EXERCISE DESCRIPTION: An exact copy of the listing is what is needed; please output it in full.

AVAILABLE DATA:

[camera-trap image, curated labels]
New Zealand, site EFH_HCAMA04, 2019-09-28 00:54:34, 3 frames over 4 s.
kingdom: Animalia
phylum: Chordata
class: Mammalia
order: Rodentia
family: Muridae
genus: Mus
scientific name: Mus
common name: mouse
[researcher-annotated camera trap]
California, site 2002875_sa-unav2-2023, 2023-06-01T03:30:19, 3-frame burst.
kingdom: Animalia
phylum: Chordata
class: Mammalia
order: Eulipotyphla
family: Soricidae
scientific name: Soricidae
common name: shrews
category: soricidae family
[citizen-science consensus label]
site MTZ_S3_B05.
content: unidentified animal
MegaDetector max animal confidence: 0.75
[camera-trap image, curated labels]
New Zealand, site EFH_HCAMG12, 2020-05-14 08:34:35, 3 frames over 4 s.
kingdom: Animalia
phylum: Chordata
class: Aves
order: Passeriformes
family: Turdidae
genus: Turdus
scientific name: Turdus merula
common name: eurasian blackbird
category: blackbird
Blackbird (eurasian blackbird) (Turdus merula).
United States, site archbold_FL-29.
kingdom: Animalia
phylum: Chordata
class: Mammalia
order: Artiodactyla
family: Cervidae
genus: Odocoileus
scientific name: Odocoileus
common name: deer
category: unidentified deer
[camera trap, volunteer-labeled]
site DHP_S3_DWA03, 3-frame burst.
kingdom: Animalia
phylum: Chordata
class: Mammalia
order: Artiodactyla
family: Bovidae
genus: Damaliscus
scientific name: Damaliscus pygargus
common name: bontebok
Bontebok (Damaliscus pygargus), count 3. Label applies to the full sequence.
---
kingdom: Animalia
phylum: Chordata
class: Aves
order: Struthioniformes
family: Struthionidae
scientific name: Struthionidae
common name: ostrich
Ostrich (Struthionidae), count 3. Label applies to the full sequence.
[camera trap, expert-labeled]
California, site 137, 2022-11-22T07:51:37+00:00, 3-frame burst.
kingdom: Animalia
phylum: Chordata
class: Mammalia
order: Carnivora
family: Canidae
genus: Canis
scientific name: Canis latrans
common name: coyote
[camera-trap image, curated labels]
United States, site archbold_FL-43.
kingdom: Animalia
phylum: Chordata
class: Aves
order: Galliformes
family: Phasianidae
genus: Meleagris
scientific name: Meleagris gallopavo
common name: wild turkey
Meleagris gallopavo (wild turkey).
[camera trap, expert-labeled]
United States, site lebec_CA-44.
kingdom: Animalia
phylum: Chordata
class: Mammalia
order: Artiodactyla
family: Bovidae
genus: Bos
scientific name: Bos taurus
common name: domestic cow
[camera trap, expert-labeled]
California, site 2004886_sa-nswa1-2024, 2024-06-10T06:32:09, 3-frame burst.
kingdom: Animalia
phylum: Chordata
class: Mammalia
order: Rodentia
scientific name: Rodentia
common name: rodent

EXPECTED ANSWER:
[camera-trap image, curated labels]
New Zealand, site EFH_HCAMA04, 2019-09-28 00:54:34, 3 frames over 4 s.
kingdom: Animalia
phylum: Chordata
class: Mammalia
order: Rodentia
family: Muridae
genus: Mus
scientific name: Mus
common name: mouse
[researcher-annotated camera trap]
California, site 2002875_sa-unav2-2023, 2023-06-01T03:30:19, 3-frame burst.
kingdom: Animalia
phylum: Chordata
class: Mammalia
order: Eulipotyphla
family: Soricidae
scientific name: Soricidae
common name: shrews
category: soricidae family
[citizen-science consensus label]
site MTZ_S3_B05.
content: unidentified animal
MegaDetector max animal confidence: 0.75
[camera-trap image, curated labels]
New Zealand, site EFH_HCAMG12, 2020-05-14 08:34:35, 3 frames over 4 s.
kingdom: Animalia
phylum: Chordata
class: Aves
order: Passeriformes
family: Turdidae
genus: Turdus
scientific name: Turdus merula
common name: eurasian blackbird
category: blackbird
Blackbird (eurasian blackbird) (Turdus merula).
United States, site archbold_FL-29.
kingdom: Animalia
phylum: Chordata
class: Mammalia
order: Artiodactyla
family: Cervidae
genus: Odocoileus
scientific name: Odocoileus
common name: deer
category: unidentified deer
[camera trap, volunteer-labeled]
site DHP_S3_DWA03, 3-frame burst.
kingdom: Animalia
phylum: Chordata
class: Mammalia
order: Artiodactyla
family: Bovidae
genus: Damaliscus
scientific name: Damaliscus pygargus
common name: bontebok
Bontebok (Damaliscus pygargus), count 3. Label applies to the full sequence.
---
kingdom: Animalia
phylum: Chordata
class: Aves
order: Struthioniformes
family: Struthionidae
scientific name: Struthionidae
common name: ostrich
Ostrich (Struthionidae), count 3. Label applies to the full sequence.
[camera trap, expert-labeled]
California, site 137, 2022-11-22T07:51:37+00:00, 3-frame burst.
kingdom: Animalia
phylum: Chordata
class: Mammalia
order: Carnivora
family: Canidae
genus: Canis
scientific name: Canis latrans
common name: coyote
[camera-trap image, curated labels]
United States, site archbold_FL-43.
kingdom: Animalia
phylum: Chordata
class: Aves
order: Galliformes
family: Phasianidae
genus: Meleagris
scientific name: Meleagris gallopavo
common name: wild turkey
Meleagris gallopavo (wild turkey).
[camera trap, expert-labeled]
United States, site lebec_CA-44.
kingdom: Animalia
phylum: Chordata
class: Mammalia
order: Artiodactyla
family: Bovidae
genus: Bos
scientific name: Bos taurus
common name: domestic cow
[camera trap, expert-labeled]
California, site 2004886_sa-nswa1-2024, 2024-06-10T06:32:09, 3-frame burst.
kingdom: Animalia
phylum: Chordata
class: Mammalia
order: Rodentia
scientific name: Rodentia
common name: rodent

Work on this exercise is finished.